A guest project by Rich Faulhaber, contributing Evil Mad Scientist.
“Infusing unsuspecting whole fruit with gaseous CO2 in the entire Tri-State Area!”
In an effort to make fruit fun for the kids, I built a carbon dioxide injector from parts in my garage with the purpose of carbonating whole fruit! With a common house water filter housing, a 16 Oz paintball CO2 canister, an old gas regulator, and some miscellaneous valves and fittings, I was able to bring this fizz fruit apparatus to life, and the kids love the results.
Carbon dioxide dissolves well in water, hence the reason you find it as the source of fizz in all your favorite soda drinks. When you open your soda and let it sit out on the counter you will find that after some period of time the soda loses its fizz and becomes “flat.” The rate at which the drink loses its fizz depends on pressure, temperature and the surface area of the liquid and the environment. Skipping the thermodynamics lecture, let me just tell you that the process works in reverse as well. To reverse this process, one needs only to have a high pressure CO2 environment, a medium to infuse (i.e., the fruit) and enough time to let the gas diffuse across the fruit skin and dissolve into the water inside. Refrigerating the fruit helps tremendously in the process as well.

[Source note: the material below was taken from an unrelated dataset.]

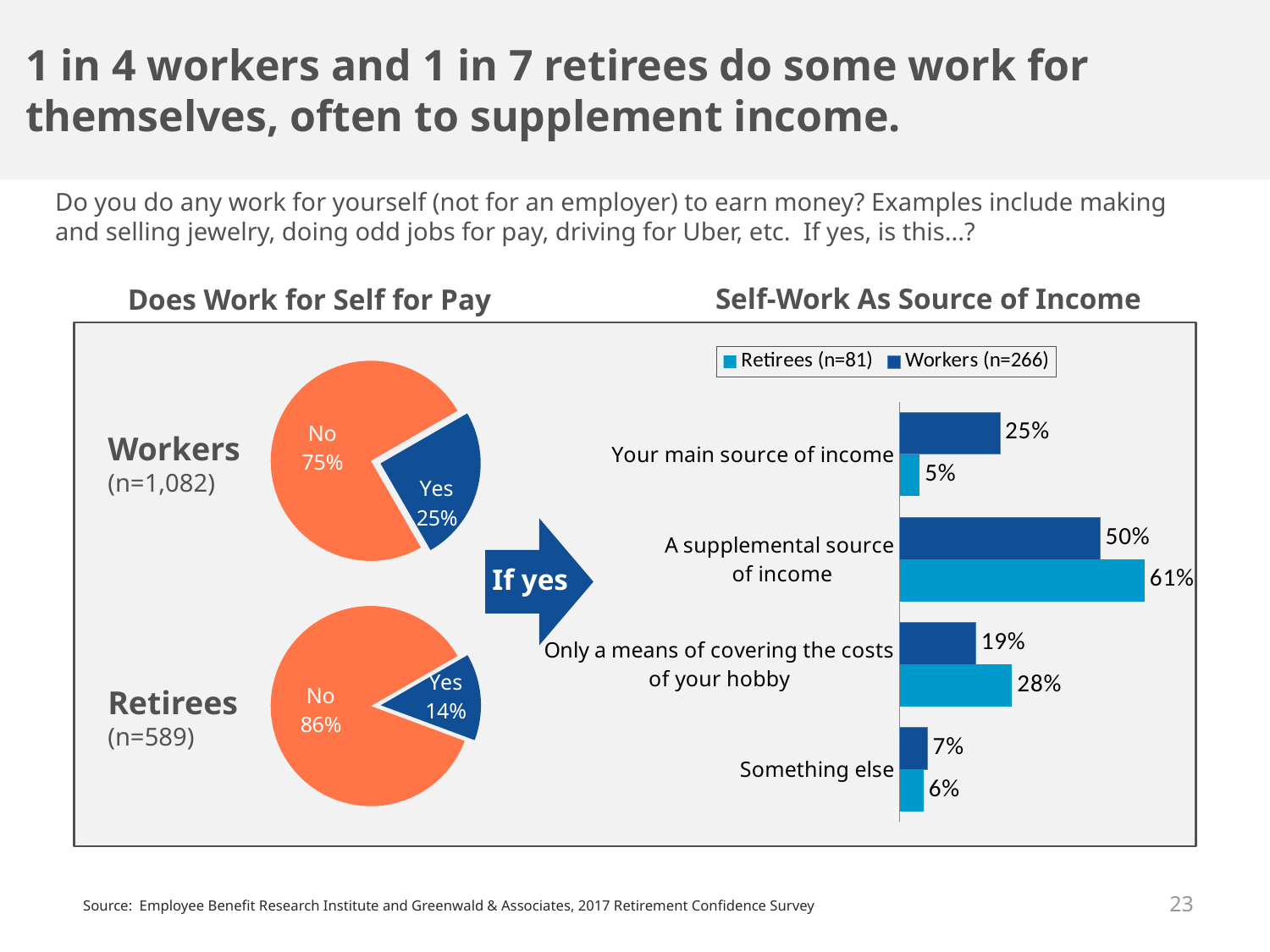
How many categories are shown in the 'Self-Work As Source of Income' chart? 4 In the Retirees pie chart, what share of the pie is the Yes slice? 14% In the 'Self-Work As Source of Income' chart, which category has the highest value for Retirees? A supplemental source of income In the 'Self-Work As Source of Income' chart, what is the value for Workers for 'A supplemental source of income'? 50% In the Retirees pie chart under 'Does Work for Self for Pay', what percentage answered No? 86% In the 'Self-Work As Source of Income' chart, what is the difference between the Retirees and Workers values for 'A supplemental source of income'? 11% How many series does the legend of the 'Self-Work As Source of Income' chart list? 2 In the 'Self-Work As Source of Income' chart, which category has the lowest value for Workers? Something else In the Workers pie chart under 'Does Work for Self for Pay', what percentage answered Yes? 25% In the 'Self-Work As Source of Income' chart, what is the value for Retirees for 'Your main source of income'? 5% What kind of chart is used for 'Self-Work As Source of Income'? Bar chart In the 'Self-Work As Source of Income' chart, which is larger for 'Only a means of covering the costs of your hobby': Workers or Retirees? Retirees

- 16 Oz paintball cylinder (or a more proper CO2 tank if you happen to have one)
- Gas Regulator
- Household water filter housing
- Some hose
- Toggle or ball valve
- Miscellaneous fittings to hook it all up
This type of water filter housing is designed to withstand water pressures in excess of 100 psi, and it comes with two ports and an o-ring seal. These can be bought for about ten dollars at Lowes or Home Depot. Its ports are standard 3/4-inch type. Use Teflon tape (plumbers tape) on all the threads. Thread in a plug on one side and a valve on the other. I used a toggle valve with a quick disconnect to make everything easier. The hose can by any standard type rated for at least 100 psi. Small bundles are available in the plumbing section of your hardware store.

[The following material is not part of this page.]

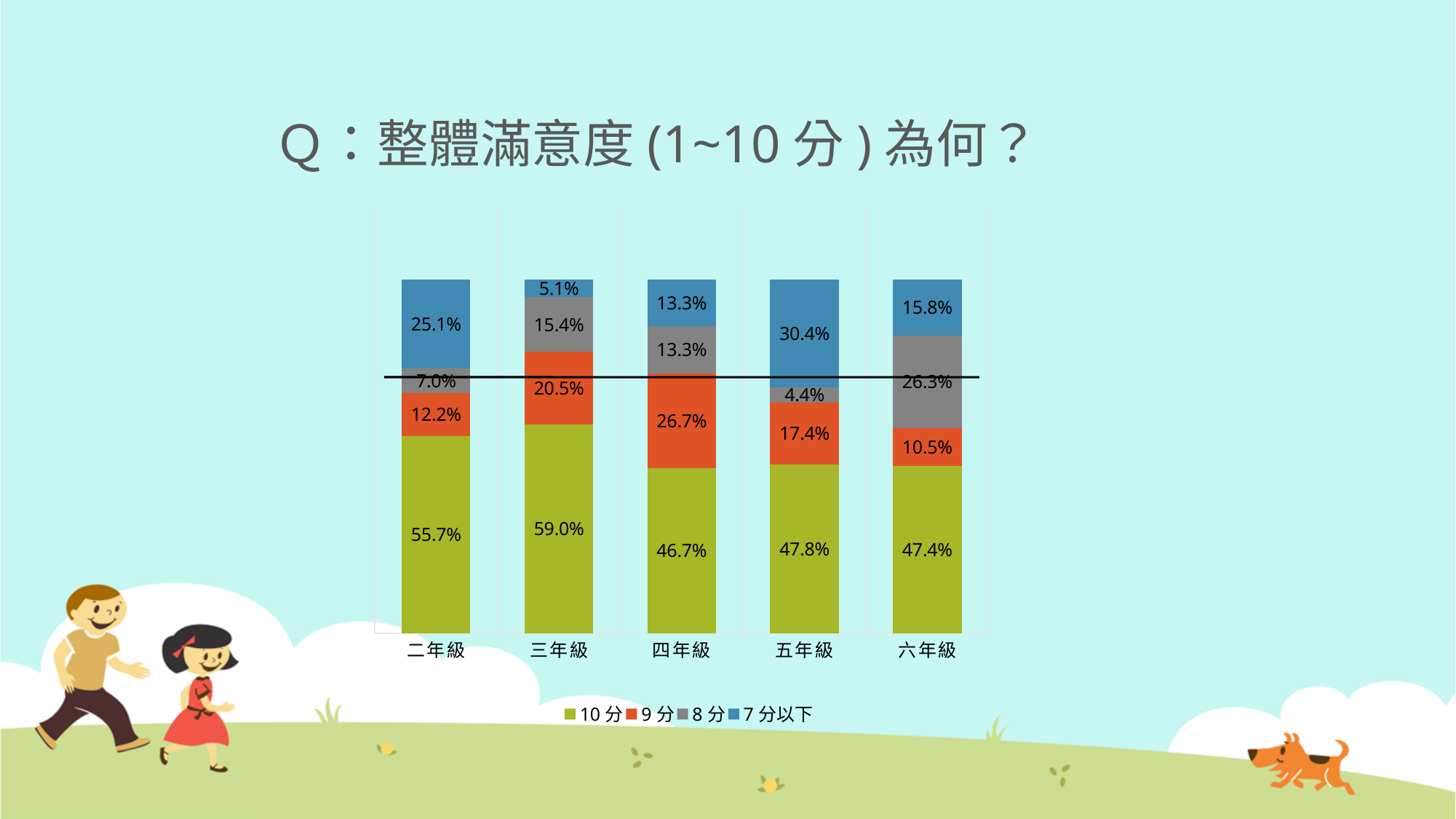
Which legend entry is shown in green? 10 分 How many grade categories are shown on the x axis? 5 What is the value of 8 分 for 六年級? 26.3% What type of chart is shown on the slide? Stacked bar chart Which grade has the highest value for 10 分? 三年級 What is the value of 9 分 for 四年級? 26.7% What is the difference between the 10 分 values for 二年級 and 四年級? 9.0% What is the value of 7 分以下 for 五年級? 30.4% Which grade has the lowest value for 7 分以下? 三年級 What is the value of 10 分 for 三年級? 59.0% How many series does the legend list? 4 Which is larger: the 9 分 value for 三年級 or the 9 分 value for 五年級? 三年級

For gas handling I used an old single stage regulator. These can be quite expensive new but often times you can find deals at garage sales or in surplus stores. You don’t need anything fancy, just something to step down the pressure to something manageable– well below 100 psi. My CO2 source is a standard-issue paintball cylinder.
- Pre-chill the fruit in the refrigerator. Get it nice and cold. My favorites are grapes, oranges and blueberries. However, just about any fruit with a large water content will work.
- Open the house water filter by unscrewing the lid. Place your cold fruit inside.
- Connect the CO2 tank to your water filter housing. This is where the quick disconnects come in handy.
- Adjust the regulator output to about 40-60 psi, the higher the better but make sure all your connections are extra tight and sealed or “it might get dangerous.” If you think you have a leak somewhere, you can apply some soapy water where you think the leak is and look for bubbles. If you see bubble just tighten until they stop forming.
- Start pressurizing the house filter by opening the toggle valve. On top of the water filter housing there is a pressure relief button. Depress this while you fill to get some of the residual air out.
- Once pressurized, shut the toggle valve and disconnect the CO2 line. You can store the unit in the fridge or somewhere out of sight.
- Then, you wait. Depending on the fruit, temperature, and pressure, carbonation should occur between 20-60 minutes. If you go too long at too high a pressure the skin of the fruit can burst and it will be a big mess, if you go too short and at too low of a pressure, the results will be unimpressive. Experiment with your fruit, pressure, and duration until it suits your tastes.
- Open the toggle valve to release the pressurized gas then unscrew the lid to the housing and enjoy your newly carbonated fruit.
And of course, the kids love the “poppy fizz” inside the fizzy fruit.